Dr. Tessina notes that friendships don’t carry as much weight as marriages. This is because you don’t have to commit to sharing your life with your friend.

You’re far more likely to look past your friend’s quirks and rather choose to focus on their good qualities. For a friendship with your ex to work, you need to afford them the same courtesy.

Remember that your ex’s behavior doesn’t affect your life anymore. This will make it easier to distance yourself from their habits.

Moving on after divorce

A fresh start is on the horizon

A fresh start is on the horizon
A fresh start is on the horizon

It’s important to remember that you and your ex used to love each other. It’s why you got married in the first place.

Dr. Gail Gross believes that something new can be born out of the love that used to exist.

Once the anger and pain have faded, you and your ex could share a fresh start together.

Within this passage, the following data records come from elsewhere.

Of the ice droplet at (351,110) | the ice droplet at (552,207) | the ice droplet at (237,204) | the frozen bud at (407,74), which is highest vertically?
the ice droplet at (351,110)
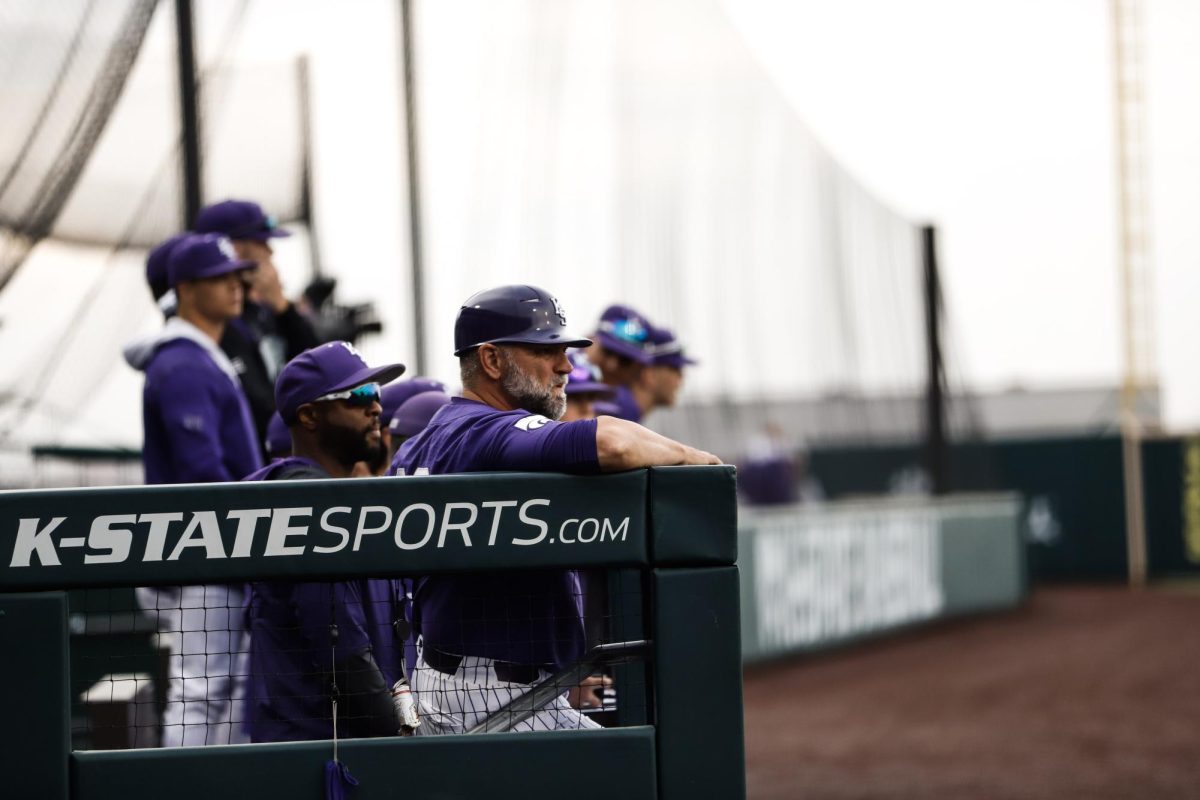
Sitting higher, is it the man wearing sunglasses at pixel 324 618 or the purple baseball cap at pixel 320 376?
the purple baseball cap at pixel 320 376

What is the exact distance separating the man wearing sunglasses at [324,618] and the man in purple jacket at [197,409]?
80 centimetres

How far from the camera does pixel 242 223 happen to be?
560 cm

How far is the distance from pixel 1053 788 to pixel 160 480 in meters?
5.11

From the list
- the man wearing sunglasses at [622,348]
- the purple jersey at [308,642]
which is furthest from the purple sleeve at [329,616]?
the man wearing sunglasses at [622,348]

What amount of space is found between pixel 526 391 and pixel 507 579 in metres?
0.49

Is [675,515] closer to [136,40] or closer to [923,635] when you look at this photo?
[136,40]

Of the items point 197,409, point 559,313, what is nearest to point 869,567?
point 197,409

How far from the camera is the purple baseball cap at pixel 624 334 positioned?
6523 mm

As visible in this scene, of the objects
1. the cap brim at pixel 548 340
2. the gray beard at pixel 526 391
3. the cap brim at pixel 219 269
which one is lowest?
the gray beard at pixel 526 391

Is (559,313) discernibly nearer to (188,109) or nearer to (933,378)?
(188,109)

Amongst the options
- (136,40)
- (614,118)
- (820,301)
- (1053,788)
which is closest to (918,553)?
(820,301)

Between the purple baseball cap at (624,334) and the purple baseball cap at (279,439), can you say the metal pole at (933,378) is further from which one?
the purple baseball cap at (279,439)

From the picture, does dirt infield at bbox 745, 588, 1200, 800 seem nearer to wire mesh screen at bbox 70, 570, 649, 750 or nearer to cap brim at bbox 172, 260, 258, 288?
cap brim at bbox 172, 260, 258, 288

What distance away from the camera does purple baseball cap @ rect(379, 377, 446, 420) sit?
5.22 metres
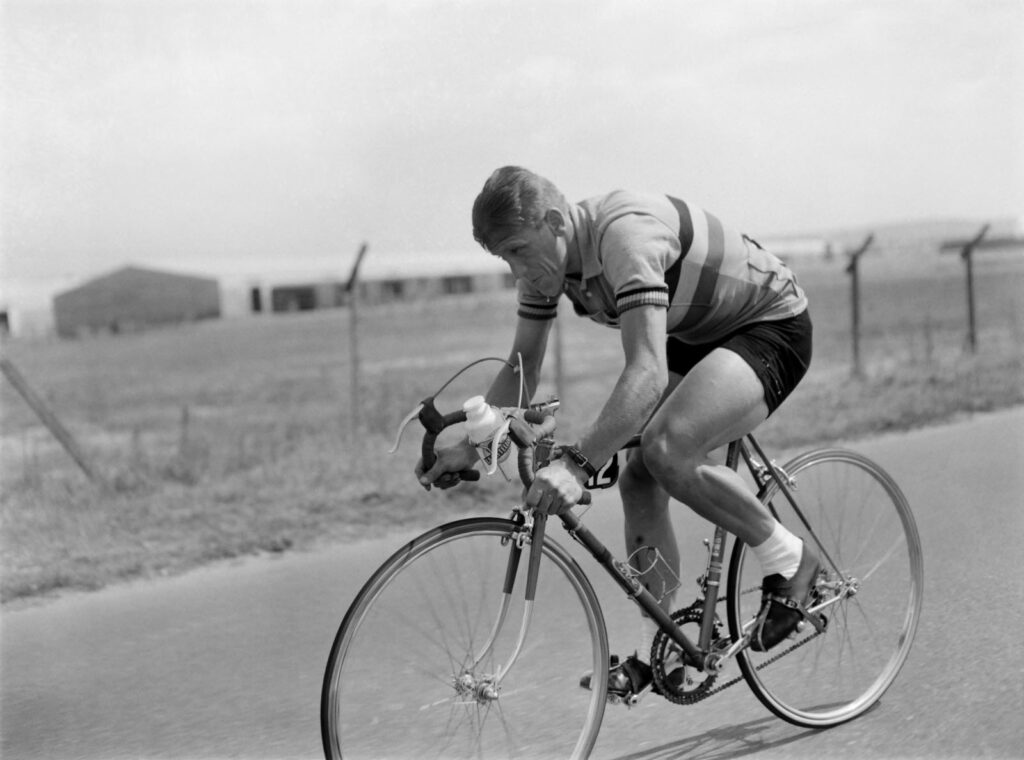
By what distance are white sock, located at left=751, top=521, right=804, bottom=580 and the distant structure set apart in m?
27.6

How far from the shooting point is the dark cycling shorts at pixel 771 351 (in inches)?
156

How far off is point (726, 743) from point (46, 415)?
18.6 ft

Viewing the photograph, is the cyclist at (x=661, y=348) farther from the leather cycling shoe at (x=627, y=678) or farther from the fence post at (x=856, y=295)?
the fence post at (x=856, y=295)

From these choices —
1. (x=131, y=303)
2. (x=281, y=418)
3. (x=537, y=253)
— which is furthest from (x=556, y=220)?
(x=131, y=303)

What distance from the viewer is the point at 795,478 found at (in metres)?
4.33

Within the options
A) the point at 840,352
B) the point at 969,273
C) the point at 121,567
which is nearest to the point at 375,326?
the point at 840,352

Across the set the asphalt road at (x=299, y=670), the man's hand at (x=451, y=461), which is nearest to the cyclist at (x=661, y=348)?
the man's hand at (x=451, y=461)

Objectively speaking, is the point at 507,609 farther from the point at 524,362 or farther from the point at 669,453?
the point at 524,362

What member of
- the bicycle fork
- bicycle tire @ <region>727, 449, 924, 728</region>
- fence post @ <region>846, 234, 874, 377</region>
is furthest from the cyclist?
fence post @ <region>846, 234, 874, 377</region>

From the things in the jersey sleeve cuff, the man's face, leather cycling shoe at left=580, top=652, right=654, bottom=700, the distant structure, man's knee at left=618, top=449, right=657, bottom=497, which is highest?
the man's face

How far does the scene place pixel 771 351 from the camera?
4012 mm

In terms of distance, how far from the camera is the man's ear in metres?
3.56

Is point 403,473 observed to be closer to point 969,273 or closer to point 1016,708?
point 1016,708

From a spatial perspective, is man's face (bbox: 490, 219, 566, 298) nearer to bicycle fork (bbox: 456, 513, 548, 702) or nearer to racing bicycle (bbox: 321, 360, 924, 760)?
racing bicycle (bbox: 321, 360, 924, 760)
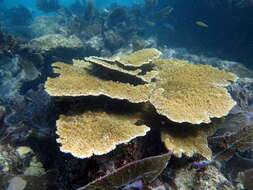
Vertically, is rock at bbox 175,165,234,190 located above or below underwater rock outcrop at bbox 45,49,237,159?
below

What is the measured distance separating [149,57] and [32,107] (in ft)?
9.56

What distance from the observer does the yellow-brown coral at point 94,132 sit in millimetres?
2301

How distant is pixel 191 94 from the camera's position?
3.19m

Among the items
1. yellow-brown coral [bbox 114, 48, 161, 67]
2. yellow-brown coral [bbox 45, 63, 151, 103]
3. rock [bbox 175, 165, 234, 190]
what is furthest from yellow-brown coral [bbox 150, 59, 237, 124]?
rock [bbox 175, 165, 234, 190]

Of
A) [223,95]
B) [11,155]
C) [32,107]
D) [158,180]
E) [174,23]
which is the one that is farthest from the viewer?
[174,23]

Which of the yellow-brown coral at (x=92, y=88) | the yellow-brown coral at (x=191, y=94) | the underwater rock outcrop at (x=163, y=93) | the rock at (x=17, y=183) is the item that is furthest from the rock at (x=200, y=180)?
the rock at (x=17, y=183)

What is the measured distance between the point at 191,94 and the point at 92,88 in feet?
4.77

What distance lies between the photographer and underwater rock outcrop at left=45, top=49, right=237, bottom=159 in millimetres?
2748

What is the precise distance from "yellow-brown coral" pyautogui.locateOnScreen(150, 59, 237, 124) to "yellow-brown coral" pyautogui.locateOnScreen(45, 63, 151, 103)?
0.74 ft

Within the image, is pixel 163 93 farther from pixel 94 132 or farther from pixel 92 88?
pixel 94 132

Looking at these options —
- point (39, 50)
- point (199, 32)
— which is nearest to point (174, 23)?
point (199, 32)

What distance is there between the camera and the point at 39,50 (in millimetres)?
7805

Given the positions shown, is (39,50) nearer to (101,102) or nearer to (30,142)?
(30,142)

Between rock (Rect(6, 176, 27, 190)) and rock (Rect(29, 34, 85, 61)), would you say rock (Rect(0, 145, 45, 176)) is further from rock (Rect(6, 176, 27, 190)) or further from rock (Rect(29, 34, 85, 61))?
rock (Rect(29, 34, 85, 61))
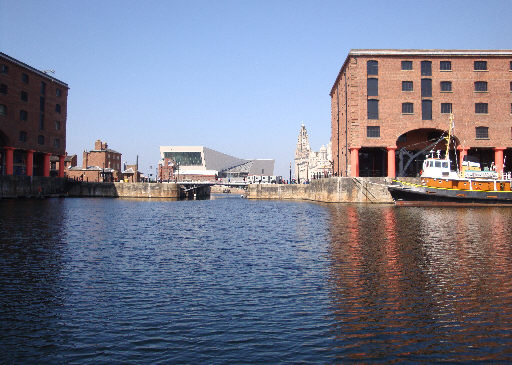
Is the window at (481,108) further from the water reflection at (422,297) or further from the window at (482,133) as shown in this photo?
the water reflection at (422,297)

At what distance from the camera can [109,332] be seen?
38.6 ft

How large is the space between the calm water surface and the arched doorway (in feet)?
182

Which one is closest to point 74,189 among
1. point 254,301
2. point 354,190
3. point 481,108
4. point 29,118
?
point 29,118

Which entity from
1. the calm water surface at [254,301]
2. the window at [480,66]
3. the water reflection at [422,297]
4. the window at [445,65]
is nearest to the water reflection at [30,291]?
the calm water surface at [254,301]

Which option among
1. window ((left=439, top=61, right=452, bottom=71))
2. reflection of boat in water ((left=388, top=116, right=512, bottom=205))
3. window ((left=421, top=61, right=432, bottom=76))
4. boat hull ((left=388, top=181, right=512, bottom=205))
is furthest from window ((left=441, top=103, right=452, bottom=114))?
boat hull ((left=388, top=181, right=512, bottom=205))

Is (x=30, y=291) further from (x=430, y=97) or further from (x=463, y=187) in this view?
(x=430, y=97)

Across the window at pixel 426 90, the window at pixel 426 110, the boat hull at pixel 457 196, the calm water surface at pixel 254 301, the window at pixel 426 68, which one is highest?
the window at pixel 426 68

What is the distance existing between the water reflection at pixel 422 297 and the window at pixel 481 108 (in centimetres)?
5400

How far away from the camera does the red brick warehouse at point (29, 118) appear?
81.9 metres

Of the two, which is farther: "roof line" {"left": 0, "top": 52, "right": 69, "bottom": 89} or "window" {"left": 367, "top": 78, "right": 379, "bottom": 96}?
"roof line" {"left": 0, "top": 52, "right": 69, "bottom": 89}

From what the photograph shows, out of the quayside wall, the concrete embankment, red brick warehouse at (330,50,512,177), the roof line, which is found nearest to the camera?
the concrete embankment

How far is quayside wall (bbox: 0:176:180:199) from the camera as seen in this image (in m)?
82.5

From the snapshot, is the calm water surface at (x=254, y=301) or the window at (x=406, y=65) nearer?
the calm water surface at (x=254, y=301)

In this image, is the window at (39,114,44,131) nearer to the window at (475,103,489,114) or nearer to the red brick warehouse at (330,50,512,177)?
the red brick warehouse at (330,50,512,177)
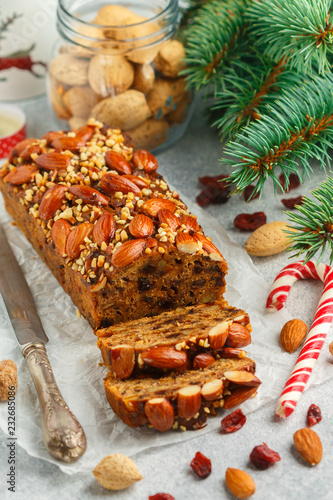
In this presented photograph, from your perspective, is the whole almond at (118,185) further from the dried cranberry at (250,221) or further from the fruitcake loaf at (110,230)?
the dried cranberry at (250,221)

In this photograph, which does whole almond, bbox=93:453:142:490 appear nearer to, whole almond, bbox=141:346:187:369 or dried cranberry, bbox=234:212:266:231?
whole almond, bbox=141:346:187:369

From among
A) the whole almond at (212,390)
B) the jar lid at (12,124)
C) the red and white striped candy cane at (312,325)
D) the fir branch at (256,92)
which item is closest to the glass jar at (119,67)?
the jar lid at (12,124)

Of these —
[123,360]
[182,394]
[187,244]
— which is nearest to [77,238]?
[187,244]

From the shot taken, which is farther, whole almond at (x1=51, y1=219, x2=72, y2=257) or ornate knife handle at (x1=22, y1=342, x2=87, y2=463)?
whole almond at (x1=51, y1=219, x2=72, y2=257)

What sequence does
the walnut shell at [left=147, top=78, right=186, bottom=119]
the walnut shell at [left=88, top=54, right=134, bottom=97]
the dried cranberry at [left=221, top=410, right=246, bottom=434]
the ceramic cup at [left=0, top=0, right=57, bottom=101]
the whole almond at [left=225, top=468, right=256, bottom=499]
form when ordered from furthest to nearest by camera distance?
the ceramic cup at [left=0, top=0, right=57, bottom=101]
the walnut shell at [left=147, top=78, right=186, bottom=119]
the walnut shell at [left=88, top=54, right=134, bottom=97]
the dried cranberry at [left=221, top=410, right=246, bottom=434]
the whole almond at [left=225, top=468, right=256, bottom=499]

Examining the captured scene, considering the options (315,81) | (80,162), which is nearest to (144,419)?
(80,162)

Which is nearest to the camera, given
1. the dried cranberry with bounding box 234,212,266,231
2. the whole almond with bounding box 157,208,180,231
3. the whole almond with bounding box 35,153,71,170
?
the whole almond with bounding box 157,208,180,231

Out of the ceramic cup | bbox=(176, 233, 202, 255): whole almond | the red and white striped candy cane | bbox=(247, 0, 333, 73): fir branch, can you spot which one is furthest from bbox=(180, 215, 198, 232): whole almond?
the ceramic cup
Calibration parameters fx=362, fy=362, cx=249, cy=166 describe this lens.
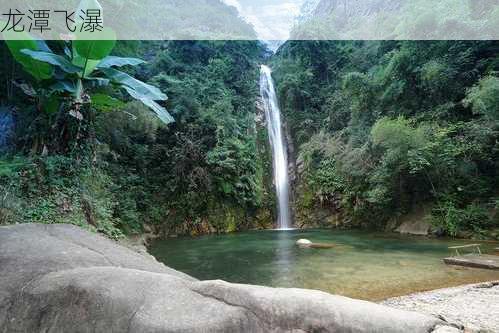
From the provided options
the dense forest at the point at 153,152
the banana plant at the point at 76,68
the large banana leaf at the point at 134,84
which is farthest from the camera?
the large banana leaf at the point at 134,84

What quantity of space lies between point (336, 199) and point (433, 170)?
4.73 meters

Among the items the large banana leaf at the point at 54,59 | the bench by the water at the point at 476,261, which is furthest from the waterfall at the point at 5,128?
the bench by the water at the point at 476,261

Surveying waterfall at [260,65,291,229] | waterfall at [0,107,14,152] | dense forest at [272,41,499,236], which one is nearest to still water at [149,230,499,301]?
dense forest at [272,41,499,236]

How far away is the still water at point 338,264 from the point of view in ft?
19.5

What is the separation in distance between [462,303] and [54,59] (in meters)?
6.76

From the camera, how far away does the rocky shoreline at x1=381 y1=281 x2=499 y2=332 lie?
4.03 metres

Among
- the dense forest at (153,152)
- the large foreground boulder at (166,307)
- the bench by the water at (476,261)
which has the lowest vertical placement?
the bench by the water at (476,261)

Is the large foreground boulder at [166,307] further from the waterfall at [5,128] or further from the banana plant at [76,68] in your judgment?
the waterfall at [5,128]

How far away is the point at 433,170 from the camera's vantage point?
1183 centimetres

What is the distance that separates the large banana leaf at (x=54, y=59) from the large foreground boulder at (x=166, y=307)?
3.81 m

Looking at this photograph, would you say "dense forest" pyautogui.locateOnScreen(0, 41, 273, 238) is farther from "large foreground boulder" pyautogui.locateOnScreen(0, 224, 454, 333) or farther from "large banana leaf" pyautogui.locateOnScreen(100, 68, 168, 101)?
"large foreground boulder" pyautogui.locateOnScreen(0, 224, 454, 333)

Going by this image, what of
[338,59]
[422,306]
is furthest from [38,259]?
[338,59]

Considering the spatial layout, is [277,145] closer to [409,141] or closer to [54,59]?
[409,141]

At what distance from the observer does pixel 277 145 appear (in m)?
19.1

Your commitment to each other as a couple may not have worked out. But you can choose to commit to each other in a new way.

A committed, loving friendship will be like a clean slate. It will allow both of you to move on, while still being in each other’s lives.

The bottom line

Divorcing your ex doesn’t have to mean removing them from your life. You may divorce them as your spouse. But you don’t have to divorce them as your friend.

Actively deciding to keep the divorce proceedings peaceful may help you to kickstart a friendship with your ex. But it’s important not to pressure yourself or your ex into anything. Once the dust has settled, the two of you may find that you naturally start to form a new bond.

There’s far less pressure in a friendship, so it may be easier for you to overlook some of your ex’s quirks and bad habits. You may even start to see a new side to your ex that makes you appreciate them in a new way. This gives you a chance to channel the love you felt for your ex into a caring friendship.

While it may seem easier to cut off ties with your ex. It’s important to ask yourself whether you really want to be avoiding your ex for weeks, months and even years after the divorce. This behavior will make it harder for you to move on in the long run.

Establishing a friendship with your ex may also help you to co-parent in a more effective and peaceful way. Your children may end up thanking you for choosing friendship over fighting.